La mujer se encogió de hombros.

—Yo era Praz Oniad, consorte del Defensor del Oso Polar, co-capitana y hermana poética de los Laren de Toirset. Y lo que veis aquí es lo que queda de nuestro casco natal, el
Nuevo Razonamiento,
y de nuestras familias. Se ha declarado una segunda guerra entre los cascos, auspiciada por Armiad. Y aunque vosotros no habéis desencadenado esta guerra, se os ha utilizado en parte como pretexto. Al quebrantar las reglas de la Asamblea, provocasteis la mayor incertidumbre.

—¡No podéis responsabilizarnos de las ambiciones de Armiad! —gritó Alisaard—. Existían antes de que hiciéramos lo que hicimos.

—He dicho «pretexto» —continuó Praz Oniad—. Armiad afirmó que otros cascos habían colaborado con las Mujeres Fantasma en el ataque contra el suyo. Eso fue lo que proclamó a los cuatro vientos. Y a continuación argumentó que debía protegerse. Llegaron aliados desde Draachenheem, guerreros avezados en el arte de matar. Mucho antes ya había conseguido aliados entre otros barcos que temían su fuerza y no querían ser destruidos, como le ha ocurrido al nuestro y a otros muchos. Armiad se halla ahora al frente de treinta barcos y ha profanado el Terreno de la Asamblea, convirtiéndolo en un campamento militar, su fortaleza, en la que reside junto con sus aliados de Draachenheem. Los demás cascos han de pagarle un tributo y reconocerle como almirante rey Armiad, un título que fue abolido hace cientos de años.

—¿Cómo es posible que hayan ocurrido tantas cosas en un espacio de tiempo tan corto? —susurró Von Bek en mi oído.

—Se olvida de que el tiempo transcurre a velocidad diferente en los distintos reinos. Por lo visto, han pasado varios meses desde que escapamos de la Asamblea.
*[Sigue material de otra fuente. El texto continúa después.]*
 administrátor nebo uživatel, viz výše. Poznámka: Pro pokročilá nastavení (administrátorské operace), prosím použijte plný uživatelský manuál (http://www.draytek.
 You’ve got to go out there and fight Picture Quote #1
—Abrigamos la esperanza de detener a la princesa Sharadim y a sus aliados —informé a la anciana—. Sus planes y los de Armiad se forjaron mucho antes de que tuviéramos conocimiento de ellos. Quieren destruirnos porque conocemos un método de derrotarles.
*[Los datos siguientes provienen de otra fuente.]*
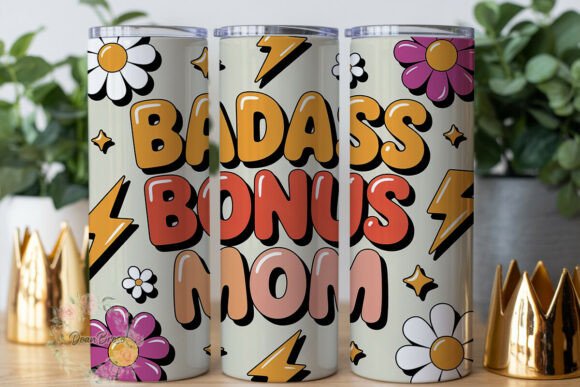 Badass Bonus Mom 20oz Tumbler Wrap Graphics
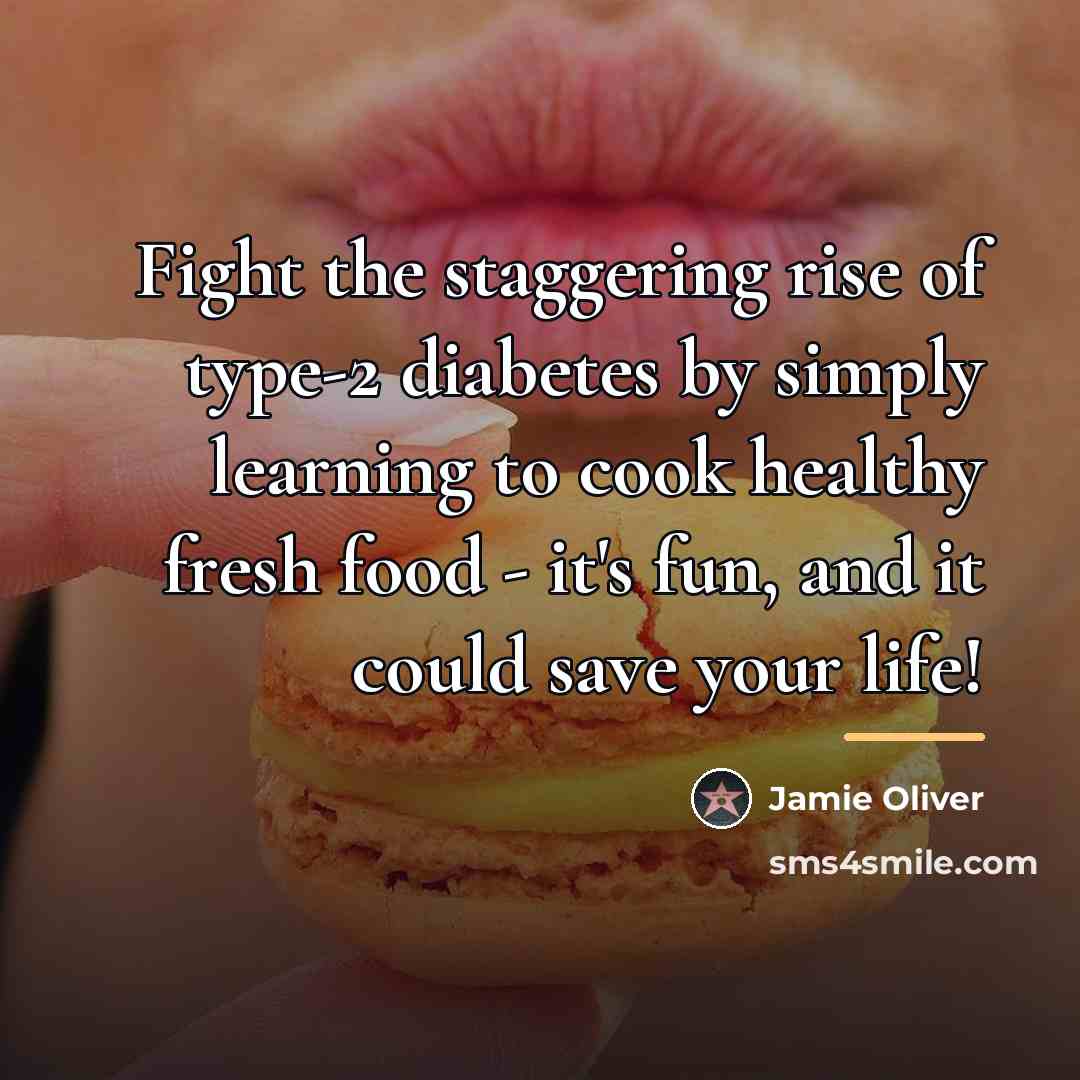“Fight the staggering rise of type-2 diabetes by simply learning…” quote by Jamie Oliver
La anciana nos miró con escepticismo, pero un leve brillo de esperanza asomó a sus cansados ojos.

—Los supervivientes del
Nuevo Razonamiento
no deseamos la venganza. Moriríamos gustosos si eso sirviera para poner fin a esta terrible guerra.

—La guerra amenaza a los Seis Reinos. —Alisaard se acercó a ella y le cogió la mano con ternura—. Bondadosa dama, todo es obra de Sharadim. Cuando su hermano se negó a ser su cómplice, ella le denigró, colocándole fuera de la ley.

La anciana me miró con suspicacia.

—Dicen que este hombre no es el príncipe Flamadin, sino un
doppelganger.
Que, en realidad, se trata del archiduque Balarizaaf del Caos, que ha asumido forma humana. Afirman que el Caos irrumpirá pronto en todos los Reinos de la Rueda.

—Parte de lo que ha llegado a vuestros oídos no carece de fundamento —dije—, pero os aseguro que no simpatizo con el Caos, sino que nuestro propósito es derrotarlo. Y, con ello, esperamos devolver la paz a los Seis Reinos. A tal fin, nos dirigimos hacia el Reino Diabólico...

Praz Oniad lanzó una aguda y amarga carcajada.

—Ningún humano se aventura por propia voluntad en ese reino. ¿Aún más mentiras? No sobreviviréis. Vuestro cerebro se secará. Las ilusiones de ese reino no pueden ser percibidas por los mortales sin volverse locos.